Exercise:
The blog passage below on male fatness includes a comment saying the mainstream body-positivity movement could feel exclusionary to anyone who does not align themselves with femininity. In one to three sentences, explain why, according to that comment.

Document passage:

I think there’s a lot of work to be done in talking about male body variety, especially for plus sized men and make the effort to shift the narrative to something that makes it more acceptable to be comfortable in their own skin. I would love to see a male version of Belly Songs , where we not only discuss the reclamation of male fat bodies but also talk about male queerness and fatness, because that’s another layer of dynamics that could’ve been its own discussion topic. Either way, my conclusion is that there’s a lot of ground to be covered here in regards to the male fat experience.

8 thoughts on “MALE PATTERN FATNESS”

  1. Thank you for this post! As as female identifying person, I read and thought about Susan Stinson’s Belly Songs from only a female point of view. But you’re right, we absolutely need to think about body shaming and body positivity from the perspective of other genders as well. I’m a little ashamed at myself for not thinking about these poems from a non-female perspective. Thank you for sharing some of your own experiences and allowing me to think about Belly Songs from the point of view of someone who is not female.

    1. Gotta start somewhere. I think it’s ok to not have to think about everyone’s experiences all at once, but process them one at a time.

  2. Hi! I definitely agree with you that there is a lot that needs to change about appearances concerning women and men. While Stinson’s piece did focus on the negativity associated with women’s weight, men are also just as ridiculed and targeted. It seems that the overarching issue is society’s definition of fat and the desire to be stick thin. Size should not be the defining feature of a person.

    1. Absolutely agreed! I think it’s very important we start looking past size, but so much of the cultural conversation around appearances is often size or race first.

  3. hi!! this was a really well-written and interesting blog post. I fully agree that men are left out of the body-positivity movement and that the male fat experience is totally different from the female experience. I think a huge issue with this is that the mainstream body-positivity movement focuses on the idea of beauty instead of body neutrality(focusing on what the body can do for us, rather than what it looks like). With the way that our society correlates beauty with femininity, the body-positivity movement is inherently gendered and could feel exclusionary to anyone who does not align themselves with femininity. It makes me so sad that young men have to experience body-shaming and fatphobia without at least some semblance of a supportive community and I think that the body-positivity movement must become more neutral and inclusive.

    1. Yes! A lot of appearance-related conversations are centered on a (typically cis, typically white) version of femininity and it’s very hard to get to speak about men in that conversation. Queer men at least are able to break some barriers and overlap in some areas with women because of societal standards for them, but it’s also really bad that cis men don’t really engage or get left out of these conversations entirely.

  4. Hi! I really appreciate this perspective on Stinson’s work and your own perspective of it. I agree that men are often left out of the body-positivity movement and also that there is a lack of positive representation for fat men, and would love to see a change in this representation. Body image and similar issues are rarely seen as “men’s issues,” especially when considering the underdiagnosis of men with eating disorders because they don’t fit the “look” of someone with disordered eating. I also think part of this is caused by predominately male spaces, such as sports teams like wrestling that enforces different regimes for teen boys to either rapidly gain or lose weight. I hope that moving forward men are more included in the body positivity movement and gain representation of characters who are not fat for the sake of a joke.

    1. Wholly agreed! I am tired of male spaces embracing this toxic culture of appearances when it is absolutely anti-inclusive and treats a whole group of men like crap because of their appearance and nothing else. We need better depictions of fat men that have depth to them.

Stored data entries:
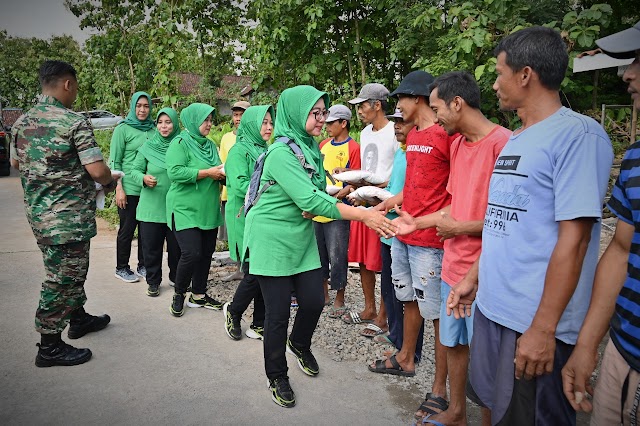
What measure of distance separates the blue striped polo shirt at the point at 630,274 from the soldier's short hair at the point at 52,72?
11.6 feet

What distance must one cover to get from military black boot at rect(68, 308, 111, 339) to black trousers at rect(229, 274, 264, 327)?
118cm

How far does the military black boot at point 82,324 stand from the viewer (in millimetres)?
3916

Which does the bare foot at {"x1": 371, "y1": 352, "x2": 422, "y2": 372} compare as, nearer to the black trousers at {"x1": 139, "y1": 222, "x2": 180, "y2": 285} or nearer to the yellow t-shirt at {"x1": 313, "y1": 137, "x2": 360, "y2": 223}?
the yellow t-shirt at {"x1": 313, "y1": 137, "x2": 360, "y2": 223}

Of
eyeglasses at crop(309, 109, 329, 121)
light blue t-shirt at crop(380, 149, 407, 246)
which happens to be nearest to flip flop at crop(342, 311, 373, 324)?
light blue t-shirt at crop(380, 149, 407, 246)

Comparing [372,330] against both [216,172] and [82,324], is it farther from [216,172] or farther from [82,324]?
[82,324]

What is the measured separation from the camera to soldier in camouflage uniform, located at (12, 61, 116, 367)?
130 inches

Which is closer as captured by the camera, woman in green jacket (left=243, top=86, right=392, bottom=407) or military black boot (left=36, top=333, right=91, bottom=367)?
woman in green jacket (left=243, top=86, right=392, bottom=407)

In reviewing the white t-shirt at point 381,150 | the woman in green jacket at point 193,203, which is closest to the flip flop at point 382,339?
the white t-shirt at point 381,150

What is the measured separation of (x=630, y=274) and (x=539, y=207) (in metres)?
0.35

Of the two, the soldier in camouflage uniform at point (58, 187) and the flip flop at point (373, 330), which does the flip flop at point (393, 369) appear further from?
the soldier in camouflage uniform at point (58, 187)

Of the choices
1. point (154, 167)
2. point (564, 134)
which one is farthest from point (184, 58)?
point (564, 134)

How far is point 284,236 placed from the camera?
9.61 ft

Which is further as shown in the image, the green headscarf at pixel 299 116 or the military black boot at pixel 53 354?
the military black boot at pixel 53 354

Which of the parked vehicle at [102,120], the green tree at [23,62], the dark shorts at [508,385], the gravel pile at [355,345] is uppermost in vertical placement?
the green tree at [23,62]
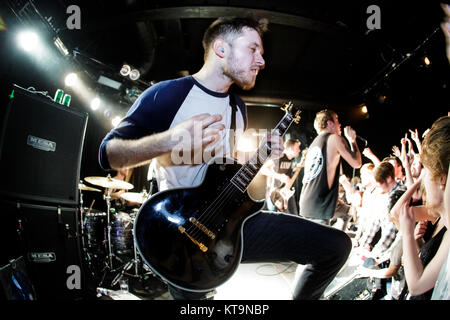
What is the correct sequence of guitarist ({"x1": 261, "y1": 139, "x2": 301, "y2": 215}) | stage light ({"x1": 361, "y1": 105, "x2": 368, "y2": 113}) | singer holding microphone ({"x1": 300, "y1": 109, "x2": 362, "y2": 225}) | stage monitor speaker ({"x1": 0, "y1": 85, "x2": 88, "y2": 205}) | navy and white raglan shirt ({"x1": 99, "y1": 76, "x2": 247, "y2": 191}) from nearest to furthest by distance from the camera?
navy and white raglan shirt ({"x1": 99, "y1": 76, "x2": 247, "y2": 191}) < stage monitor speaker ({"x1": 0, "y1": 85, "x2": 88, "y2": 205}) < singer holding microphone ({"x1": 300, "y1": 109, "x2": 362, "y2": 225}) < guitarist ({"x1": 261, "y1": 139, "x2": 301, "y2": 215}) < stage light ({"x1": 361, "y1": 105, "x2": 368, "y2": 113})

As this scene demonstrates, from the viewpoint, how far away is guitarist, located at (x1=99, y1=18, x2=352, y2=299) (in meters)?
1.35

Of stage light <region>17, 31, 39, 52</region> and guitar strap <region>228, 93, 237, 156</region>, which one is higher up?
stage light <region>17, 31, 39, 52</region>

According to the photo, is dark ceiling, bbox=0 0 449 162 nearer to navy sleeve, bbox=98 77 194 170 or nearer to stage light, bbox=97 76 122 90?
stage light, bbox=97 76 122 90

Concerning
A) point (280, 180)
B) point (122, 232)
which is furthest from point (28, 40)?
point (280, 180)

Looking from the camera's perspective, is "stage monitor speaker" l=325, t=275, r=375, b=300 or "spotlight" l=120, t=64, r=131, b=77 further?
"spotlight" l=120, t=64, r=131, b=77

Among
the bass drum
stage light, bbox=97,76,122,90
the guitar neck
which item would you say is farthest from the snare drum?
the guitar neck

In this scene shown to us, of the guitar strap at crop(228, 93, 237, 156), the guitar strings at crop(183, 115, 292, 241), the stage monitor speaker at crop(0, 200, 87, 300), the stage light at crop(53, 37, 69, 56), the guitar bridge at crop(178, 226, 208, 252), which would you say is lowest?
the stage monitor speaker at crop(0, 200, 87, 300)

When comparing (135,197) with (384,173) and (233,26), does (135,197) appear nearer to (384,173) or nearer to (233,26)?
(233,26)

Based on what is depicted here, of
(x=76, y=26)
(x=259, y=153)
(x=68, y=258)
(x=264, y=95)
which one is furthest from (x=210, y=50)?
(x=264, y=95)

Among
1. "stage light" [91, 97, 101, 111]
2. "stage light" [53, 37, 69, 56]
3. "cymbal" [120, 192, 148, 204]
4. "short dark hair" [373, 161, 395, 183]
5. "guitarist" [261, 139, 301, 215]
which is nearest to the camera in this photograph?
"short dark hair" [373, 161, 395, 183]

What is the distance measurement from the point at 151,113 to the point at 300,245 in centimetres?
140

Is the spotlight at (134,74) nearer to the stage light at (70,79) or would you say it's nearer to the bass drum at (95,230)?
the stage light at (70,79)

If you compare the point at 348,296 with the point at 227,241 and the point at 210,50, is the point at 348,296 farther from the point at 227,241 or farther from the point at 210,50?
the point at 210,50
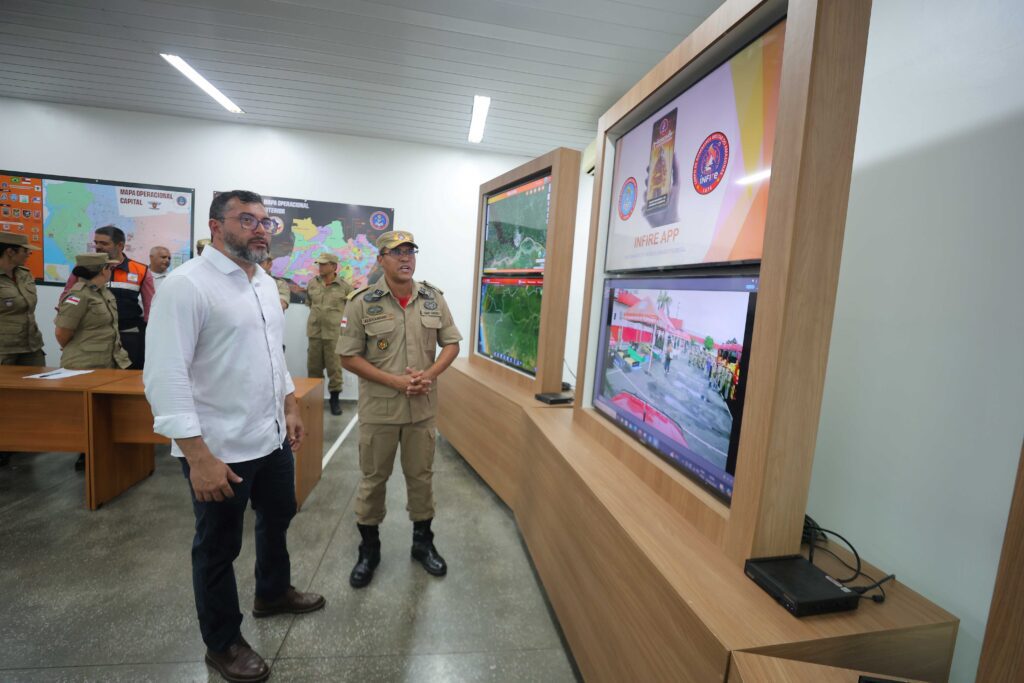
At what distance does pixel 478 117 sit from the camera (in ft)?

Exercise solution:
The movement focuses on the idea of beauty instead of body neutrality, and society correlates beauty with femininity. This makes the movement inherently gendered, so it could feel exclusionary to anyone who does not align themselves with femininity.